TEXT UNDER STUDY ->
I think it's more likely to say that this comes from a place of laziness than some enlightened peak. (I say this as someone who does the same, and is lazy).

When I watch the work of coworkers or friends who have gone these rabbit holes of customization I always learn some interesting new tools to use - lately I've added atuin, fzf, and a few others to my linux install


I went through a similar cycle. Going back to simplicity wasn't about laziness for me, it was because i started working across a bunch more systems and didn't want to do my whole custom setup on all of them, especially ephemeral stuff like containers allocated on a cluster for a single job. So rather than using my fancy setup sometimes and fumbling through the defaults at other times, i just got used to operating more efficiently with the defaults.


You can apply your dotfiles to servers you SSH into rather easily. I'm not sure what your workflow is like but frameworks like zsh4humans have this built in, and there are tools like sshrc that handle it as well. Just automate the sync on SSH connection. This also applies to containers if you ssh into them.


I'm guessing you haven't worked in Someone Else's environment?

The amount of shit you'll get for "applying your dotfiles" on a client machine or a production server is going to be legendary.

Same with containers, please don't install random dotfiles inside them. The whole point of a container is to be predictable.

DATA SECTION ->
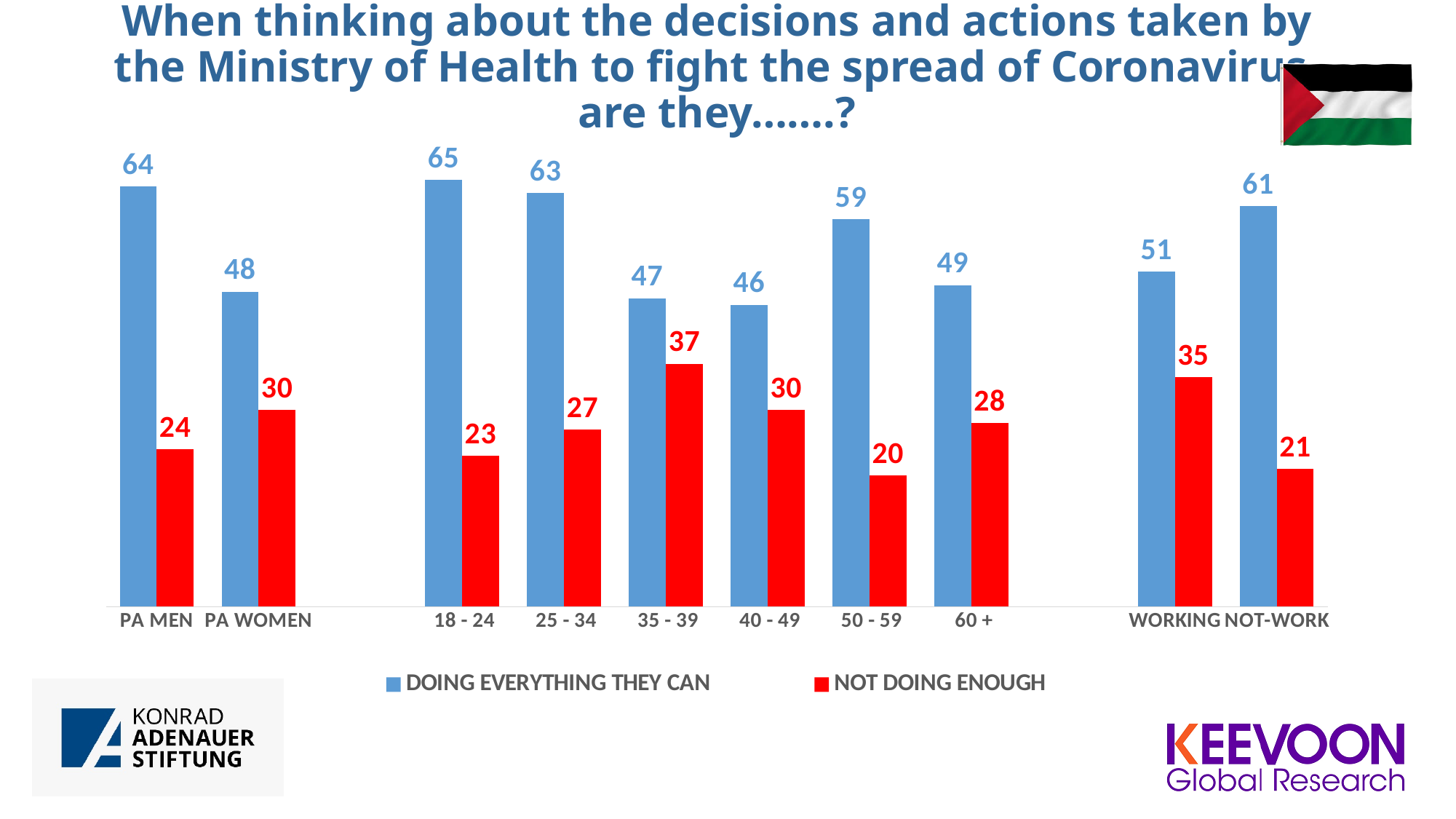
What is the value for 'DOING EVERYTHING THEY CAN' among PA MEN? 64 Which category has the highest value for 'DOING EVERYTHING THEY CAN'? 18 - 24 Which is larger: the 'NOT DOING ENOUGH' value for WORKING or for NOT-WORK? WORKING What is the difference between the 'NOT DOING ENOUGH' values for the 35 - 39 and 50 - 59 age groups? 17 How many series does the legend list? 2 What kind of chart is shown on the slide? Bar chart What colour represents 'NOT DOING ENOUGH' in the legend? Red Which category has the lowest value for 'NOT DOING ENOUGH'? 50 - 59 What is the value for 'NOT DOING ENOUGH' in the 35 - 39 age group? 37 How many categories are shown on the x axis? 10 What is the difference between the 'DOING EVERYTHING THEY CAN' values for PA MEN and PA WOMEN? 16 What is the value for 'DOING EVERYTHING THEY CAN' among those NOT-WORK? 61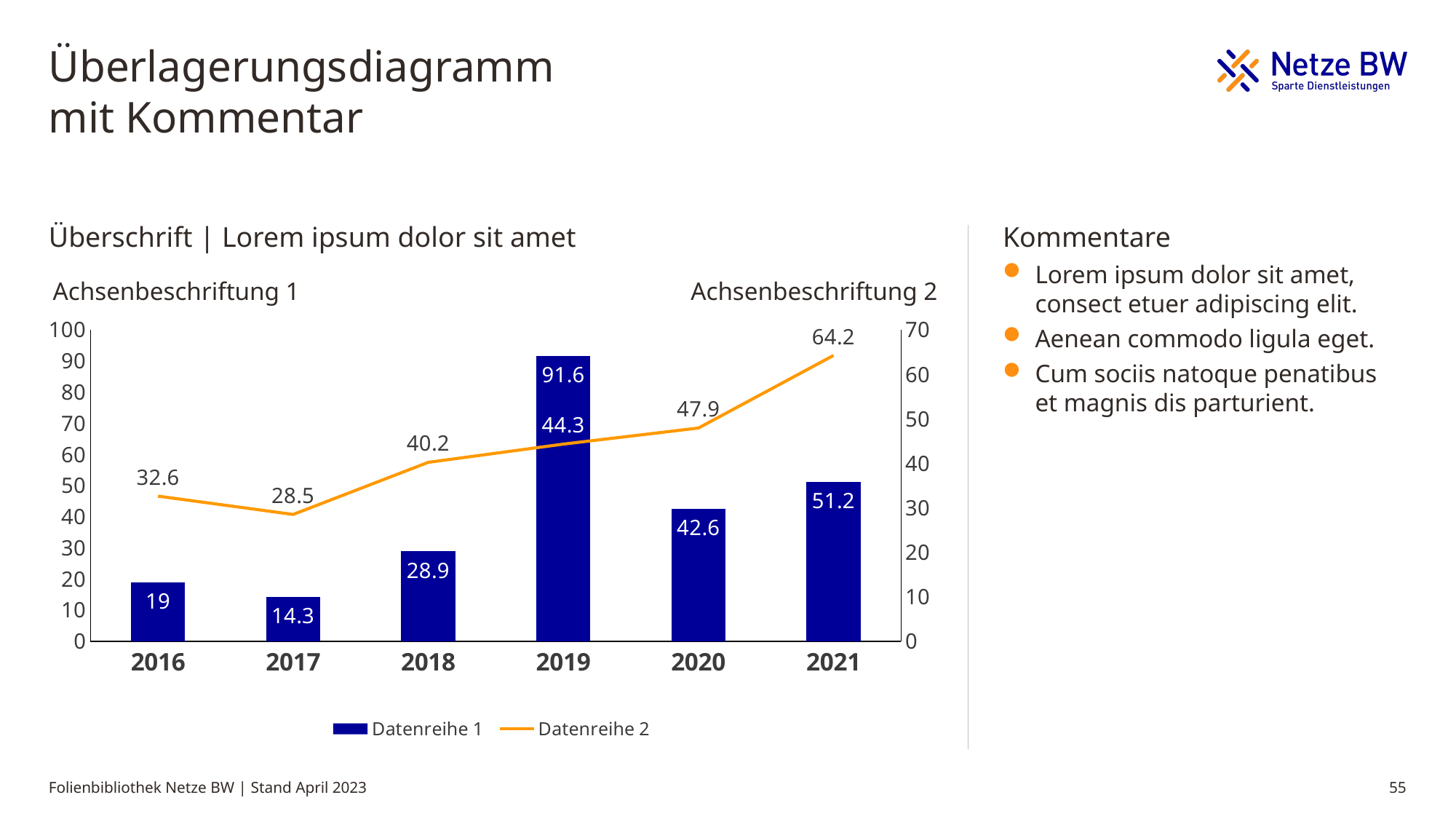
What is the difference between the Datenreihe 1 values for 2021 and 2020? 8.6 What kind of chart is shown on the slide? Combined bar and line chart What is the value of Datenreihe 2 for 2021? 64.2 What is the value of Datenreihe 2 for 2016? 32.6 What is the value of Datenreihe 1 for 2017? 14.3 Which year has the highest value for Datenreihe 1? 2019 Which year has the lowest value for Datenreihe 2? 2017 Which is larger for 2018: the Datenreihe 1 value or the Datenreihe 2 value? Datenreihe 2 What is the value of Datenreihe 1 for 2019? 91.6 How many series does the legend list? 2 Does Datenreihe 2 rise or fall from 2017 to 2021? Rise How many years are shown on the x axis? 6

REQUIRED TASKS ->
1. Reproduce the passage of the shell customization thread that opens with the words "I went through" and closes with "Someone Else's environment?".
2. According to the shell customization thread, what is the whole point of a container?
The listing is material kept apart from the shell customization thread.

SOLUTIONS ->
1.
I went through a similar cycle. Going back to simplicity wasn't about laziness for me, it was because i started working across a bunch more systems and didn't want to do my whole custom setup on all of them, especially ephemeral stuff like containers allocated on a cluster for a single job. So rather than using my fancy setup sometimes and fumbling through the defaults at other times, i just got used to operating more efficiently with the defaults.


You can apply your dotfiles to servers you SSH into rather easily. I'm not sure what your workflow is like but frameworks like zsh4humans have this built in, and there are tools like sshrc that handle it as well. Just automate the sync on SSH connection. This also applies to containers if you ssh into them.


I'm guessing you haven't worked in Someone Else's environment?

2. To be predictable.